## Set exercise
Gather every line of the records below that contains the word "depth", and copy each one.

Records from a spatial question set
[Begin]
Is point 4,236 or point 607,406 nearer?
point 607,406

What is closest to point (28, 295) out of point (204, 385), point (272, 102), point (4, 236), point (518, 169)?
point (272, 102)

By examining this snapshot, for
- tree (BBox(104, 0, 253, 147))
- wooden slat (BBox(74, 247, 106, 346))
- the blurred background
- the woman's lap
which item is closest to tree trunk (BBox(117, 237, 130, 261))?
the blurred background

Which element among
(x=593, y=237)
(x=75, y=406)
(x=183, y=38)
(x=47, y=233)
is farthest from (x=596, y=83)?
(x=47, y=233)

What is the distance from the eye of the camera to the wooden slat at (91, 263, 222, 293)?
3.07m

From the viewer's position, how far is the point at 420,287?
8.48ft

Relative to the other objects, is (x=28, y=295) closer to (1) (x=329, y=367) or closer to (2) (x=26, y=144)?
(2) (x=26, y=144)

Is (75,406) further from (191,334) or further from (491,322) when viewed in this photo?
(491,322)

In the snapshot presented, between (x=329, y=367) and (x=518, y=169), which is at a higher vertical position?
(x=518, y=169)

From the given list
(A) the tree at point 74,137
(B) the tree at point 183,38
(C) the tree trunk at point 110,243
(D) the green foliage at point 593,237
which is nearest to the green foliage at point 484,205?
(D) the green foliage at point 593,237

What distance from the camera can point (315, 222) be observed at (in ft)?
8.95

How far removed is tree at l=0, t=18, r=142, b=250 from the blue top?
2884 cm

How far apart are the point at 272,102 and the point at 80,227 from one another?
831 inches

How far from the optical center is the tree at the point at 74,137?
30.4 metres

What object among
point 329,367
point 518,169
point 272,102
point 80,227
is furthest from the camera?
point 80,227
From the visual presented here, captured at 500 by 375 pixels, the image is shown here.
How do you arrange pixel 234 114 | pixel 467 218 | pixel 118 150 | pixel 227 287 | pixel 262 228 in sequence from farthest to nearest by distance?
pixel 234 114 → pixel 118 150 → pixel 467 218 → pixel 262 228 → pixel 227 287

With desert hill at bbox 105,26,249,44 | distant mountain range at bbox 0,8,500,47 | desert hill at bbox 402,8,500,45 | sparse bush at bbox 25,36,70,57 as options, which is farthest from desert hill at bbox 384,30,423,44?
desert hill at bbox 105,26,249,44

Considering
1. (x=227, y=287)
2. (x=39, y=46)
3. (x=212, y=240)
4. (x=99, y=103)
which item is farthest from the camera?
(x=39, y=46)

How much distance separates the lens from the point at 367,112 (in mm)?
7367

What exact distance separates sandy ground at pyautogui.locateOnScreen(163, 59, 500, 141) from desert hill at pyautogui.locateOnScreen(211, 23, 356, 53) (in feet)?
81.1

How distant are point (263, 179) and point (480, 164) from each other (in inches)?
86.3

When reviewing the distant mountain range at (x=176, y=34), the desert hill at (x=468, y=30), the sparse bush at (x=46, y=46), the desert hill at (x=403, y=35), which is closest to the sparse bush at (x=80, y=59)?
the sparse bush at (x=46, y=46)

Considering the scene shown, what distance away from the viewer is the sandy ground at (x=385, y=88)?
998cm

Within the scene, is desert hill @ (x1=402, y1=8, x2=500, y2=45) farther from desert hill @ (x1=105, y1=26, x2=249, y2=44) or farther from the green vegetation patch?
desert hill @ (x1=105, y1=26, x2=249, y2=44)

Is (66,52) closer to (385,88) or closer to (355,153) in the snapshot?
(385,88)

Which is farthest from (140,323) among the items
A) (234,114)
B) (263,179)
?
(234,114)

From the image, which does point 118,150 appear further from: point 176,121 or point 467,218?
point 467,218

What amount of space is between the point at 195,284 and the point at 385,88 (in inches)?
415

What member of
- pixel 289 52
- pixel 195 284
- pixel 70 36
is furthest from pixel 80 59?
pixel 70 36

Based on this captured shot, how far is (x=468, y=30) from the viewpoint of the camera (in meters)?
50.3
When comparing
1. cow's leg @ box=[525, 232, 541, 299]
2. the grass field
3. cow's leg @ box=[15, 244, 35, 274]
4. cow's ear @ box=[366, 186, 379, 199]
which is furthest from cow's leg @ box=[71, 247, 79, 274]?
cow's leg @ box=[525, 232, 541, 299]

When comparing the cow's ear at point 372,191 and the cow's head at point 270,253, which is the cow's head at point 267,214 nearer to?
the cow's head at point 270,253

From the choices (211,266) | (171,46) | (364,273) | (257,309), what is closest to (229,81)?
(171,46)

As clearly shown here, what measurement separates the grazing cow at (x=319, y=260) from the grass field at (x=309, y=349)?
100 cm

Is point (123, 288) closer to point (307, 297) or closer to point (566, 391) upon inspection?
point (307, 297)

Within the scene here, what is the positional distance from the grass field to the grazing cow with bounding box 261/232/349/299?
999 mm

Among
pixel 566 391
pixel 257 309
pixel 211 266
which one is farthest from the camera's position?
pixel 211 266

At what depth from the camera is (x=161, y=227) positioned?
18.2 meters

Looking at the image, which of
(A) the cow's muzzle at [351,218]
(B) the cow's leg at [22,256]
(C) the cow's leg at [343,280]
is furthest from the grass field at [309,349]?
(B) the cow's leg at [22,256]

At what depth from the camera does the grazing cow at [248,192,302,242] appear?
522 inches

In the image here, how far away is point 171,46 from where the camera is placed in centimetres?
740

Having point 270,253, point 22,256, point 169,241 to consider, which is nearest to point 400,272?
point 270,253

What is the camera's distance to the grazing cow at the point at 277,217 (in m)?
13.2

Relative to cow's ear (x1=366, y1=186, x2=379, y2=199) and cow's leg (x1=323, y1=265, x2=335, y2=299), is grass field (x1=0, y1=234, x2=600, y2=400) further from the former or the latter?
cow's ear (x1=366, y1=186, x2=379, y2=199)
[End]
## Task output
At what depth from the camera is (x=161, y=227) positioned?
At what depth from the camera does the grazing cow at [248,192,302,242] appear?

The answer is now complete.